“The show is not the show, but they who go.” ~Emily Dickinson
It’s amazing how much can change in a year.
This exact time last year, I was sitting next to a girlfriend receiving a pedicure and doing what I normally do: listening. She’d just returned from a gathering with John Friend, exuding the same excitement as when she made the varsity cheerleading squad decades before. Breathless and flushed, she shared all the details with me.
“You wouldn’t believe it, Katy,” she exclaimed with stars sprouting from her eyes like a Hello Kitty cartoon on acid. “He actually brought me up on the stage.
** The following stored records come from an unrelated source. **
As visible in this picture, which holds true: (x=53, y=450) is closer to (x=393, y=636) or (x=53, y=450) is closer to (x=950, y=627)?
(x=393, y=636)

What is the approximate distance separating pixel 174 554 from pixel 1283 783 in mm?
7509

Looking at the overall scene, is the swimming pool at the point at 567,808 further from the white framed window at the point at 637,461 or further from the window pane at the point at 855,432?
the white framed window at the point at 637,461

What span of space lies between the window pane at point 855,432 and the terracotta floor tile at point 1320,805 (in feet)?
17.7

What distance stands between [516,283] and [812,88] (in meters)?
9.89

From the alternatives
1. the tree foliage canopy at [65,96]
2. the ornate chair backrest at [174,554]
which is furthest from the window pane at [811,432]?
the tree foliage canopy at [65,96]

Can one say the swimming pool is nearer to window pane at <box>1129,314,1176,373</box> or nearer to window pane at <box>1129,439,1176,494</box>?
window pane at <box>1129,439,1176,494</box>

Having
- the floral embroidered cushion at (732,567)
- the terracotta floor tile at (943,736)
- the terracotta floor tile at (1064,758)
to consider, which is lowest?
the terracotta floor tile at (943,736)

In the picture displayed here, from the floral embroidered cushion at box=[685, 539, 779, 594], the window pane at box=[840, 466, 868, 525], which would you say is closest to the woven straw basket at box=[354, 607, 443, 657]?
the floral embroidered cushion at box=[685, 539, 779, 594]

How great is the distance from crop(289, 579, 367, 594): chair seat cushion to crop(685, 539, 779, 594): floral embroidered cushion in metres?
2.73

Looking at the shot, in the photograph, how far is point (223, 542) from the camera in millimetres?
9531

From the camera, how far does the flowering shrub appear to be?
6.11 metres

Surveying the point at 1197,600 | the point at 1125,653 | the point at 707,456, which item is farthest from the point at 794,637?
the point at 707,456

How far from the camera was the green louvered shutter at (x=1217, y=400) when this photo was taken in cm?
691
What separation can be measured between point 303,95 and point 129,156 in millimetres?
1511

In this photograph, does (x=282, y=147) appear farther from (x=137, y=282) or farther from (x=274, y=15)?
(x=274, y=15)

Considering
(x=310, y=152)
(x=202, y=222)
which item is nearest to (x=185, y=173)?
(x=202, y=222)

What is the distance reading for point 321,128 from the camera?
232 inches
Me! He asked me to demonstrate a pose and complimented me on how much I’d grown. I felt seen for the first time in my life.”
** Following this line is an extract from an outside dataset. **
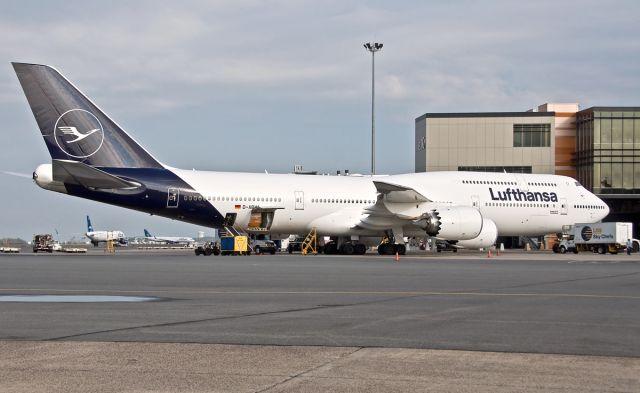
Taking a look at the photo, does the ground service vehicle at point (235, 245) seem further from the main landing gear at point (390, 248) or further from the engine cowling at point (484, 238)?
the engine cowling at point (484, 238)

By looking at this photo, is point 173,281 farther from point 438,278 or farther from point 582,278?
point 582,278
Offering occasional gestures of interest that I felt obliged to feign, I listened for a solid hour as the events of my friend’s proximity to greatness unfolded.
“He wants to be as big as Amma,” she proffered finally at the end. “And I can see it. He spreads so much love.”
Since my toes were already dry and a client in crisis had just texted me, I left my friend soaking in bubbles—blissfully content to be alone with her own reverie.
Flash forward a year later.
We’re sitting together at the same nail spa still talking about the same man, John Friend, whom I’ve never met but nevertheless have engaged in a vicarious love-hate relationship with through the highs and lows of my friend. I observe how her face has changed—how it now resembles the same face I wore after my father died tragically in a skiing accident. Where it once bore a banner of brightness, it now cast a shadow. She seemed sullen.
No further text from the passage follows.